The FSIS inspection force in the field numbers 8,000 and is responsible for
inspection at roughly 6,500 meat and poultry slaughtering and processing plants. FSIS
personnel inspect all meat and poultry animals at slaughter on a continuous basis and one
or more federal inspectors are on the line during all hours the plant is operating.
Processing inspection does not require an FSIS inspector to remain constantly on the
production line or to inspect every item. Instead, inspectors are on site daily to monitor
the plant's adherence to the standards for sanitary conditions, ingredient levels, and
packaging, and to conduct statistical sampling and testing of products. Because all plants
are visited daily, processing inspection also is considered to be continuous.

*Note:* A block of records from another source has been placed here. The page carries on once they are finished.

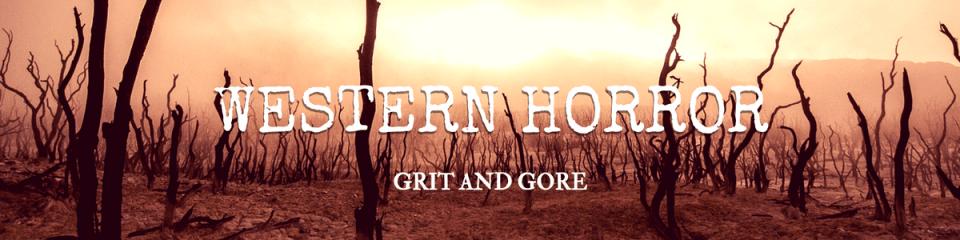 horror and western horror, western horror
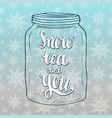snow tea and you lettering in doodle jar shape vector image vector image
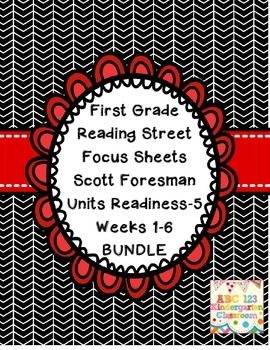 Reading Street Focus Sheets First Grade  Readiness to   Un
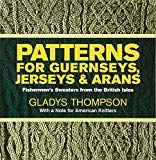 All about Patterns for Guernseys, Jerseys, and Arans: Fishermen's Sweaters from the British Isles by Gladys Thompson. LibraryThing is a cataloging and social networking site for booklovers Knitting Books, Crochet Books, Knitting Stitches, Knitting Patterns, Knitting Charts, Crochet Scarf Easy, Sheep And Lamb, Fair Isle Pattern, Tatting Lace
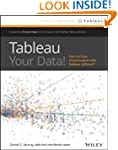 Tableau Your Data!: Fast and Easy Vis...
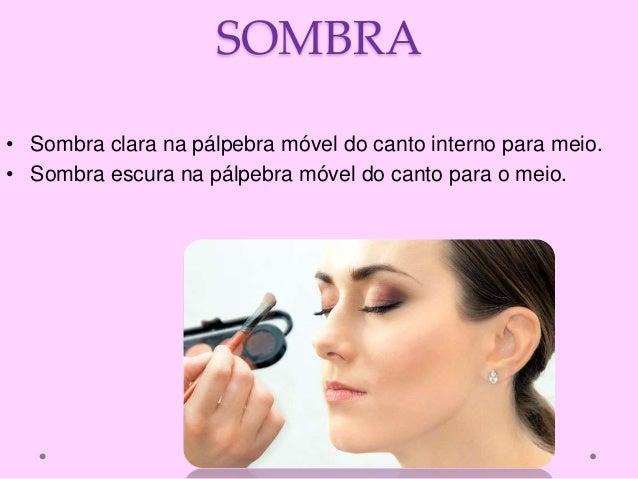 SOMBRA • Sombra clara na pálpebra móvel do canto interno para meio. • Sombra escura na pálpebra móvel do canto para o meio.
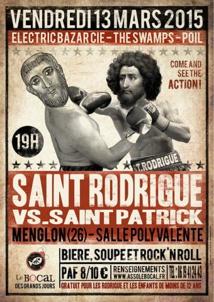 Saint Rodrigue VS Saint Patrick : du Rock, du Vrai !!!!!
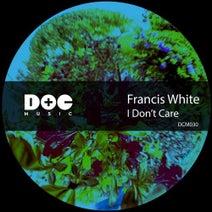 Francis White - I Don't Care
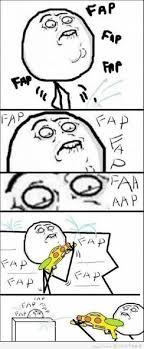 Meme Fap Fap - fap fap fap eau meme by nelsonxtazy memedroid
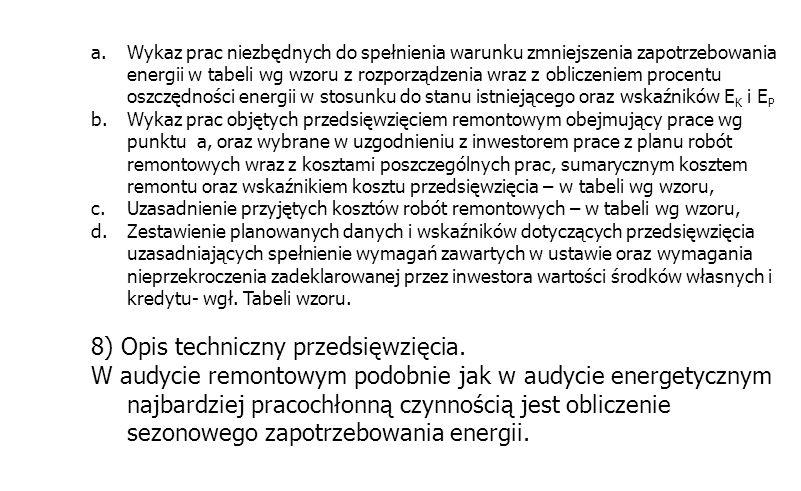 a.Wykaz prac niezbędnych do spełnienia warunku zmniejszenia zapotrzebowania energii w tabeli wg wzoru z rozporządzenia wraz z obliczeniem procentu osz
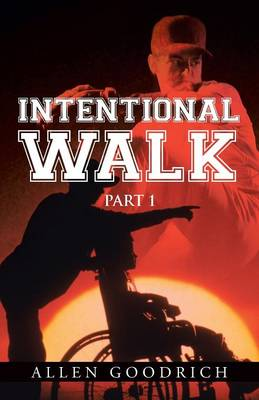 Intentional Walk: Part 1 (Paperback)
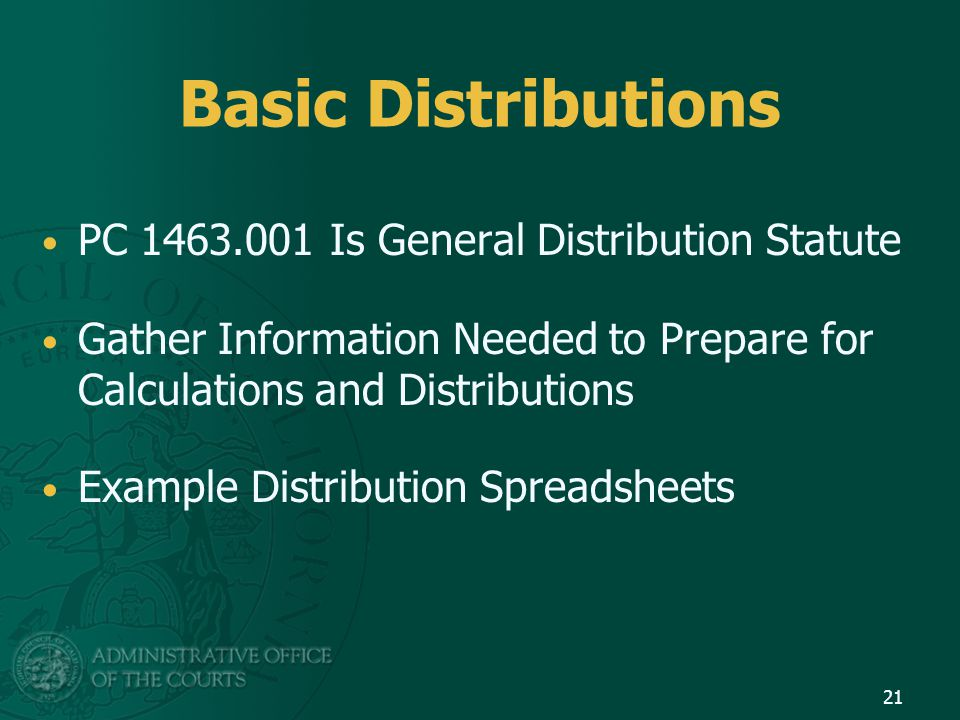 Basic Distributions PC 1463.001 Is General Distribution Statute Gather Information Needed to Prepare for Calculations and Distributions Example Distribution Spreadsheets 21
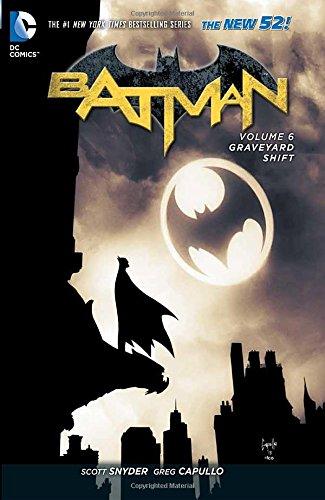 Batman. The Graveyard Shift - Volume 6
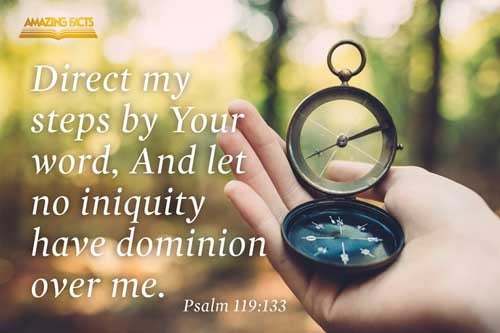 Order my steps in thy word: and let not any iniquity have dominion over me. 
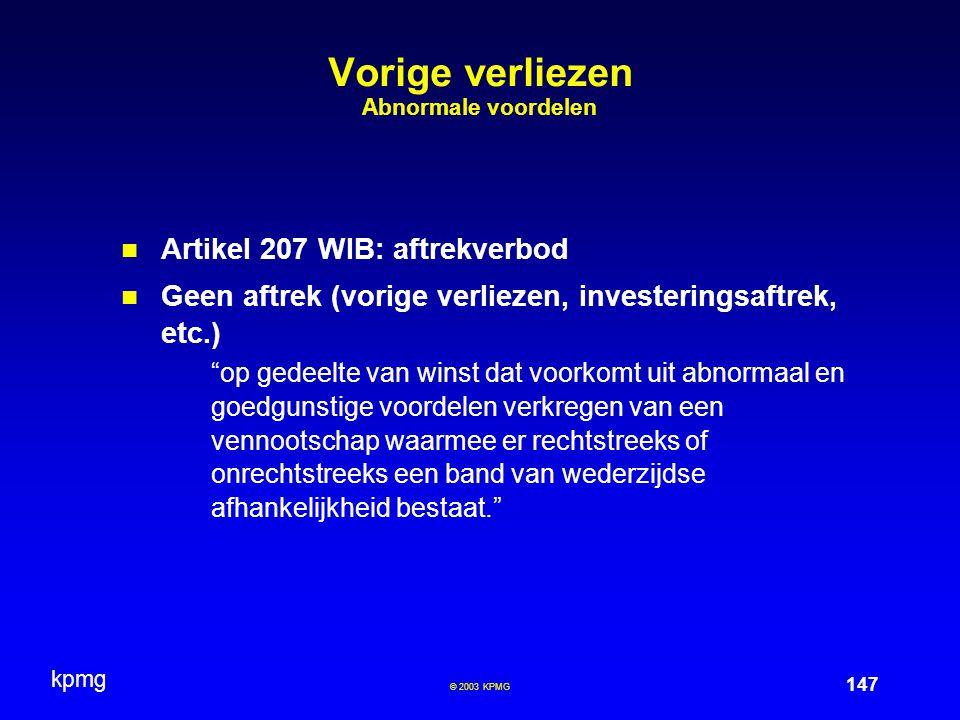 """kpmg 147 © 2003 KPMG Vorige verliezen Abnormale voordelen Artikel 207 WIB: aftrekverbod Geen aftrek (vorige verliezen, investeringsaftrek, etc.) """"op g"""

FSIS is responsible for certifying that foreign meat and poultry plants are operating
under an inspection system that is equivalent to the U.S. system before they can export
their product to the United States. FSIS inspectors located at U.S. ports of entry carry out
a statistical sampling program to verify the safety of imported meat from cattle, sheep,
swine, goats, and equines and imported poultry meat from chickens, turkeys, ducks,
geese, and guineas before they are released into domestic commerce. FDA is responsible
for ensuring the safety of imported meat from any other species.
FSIS's Relationship to State Meat and Poultry Inspection Programs.
Approximately 27 states operate their own meat and/or poultry inspection programs.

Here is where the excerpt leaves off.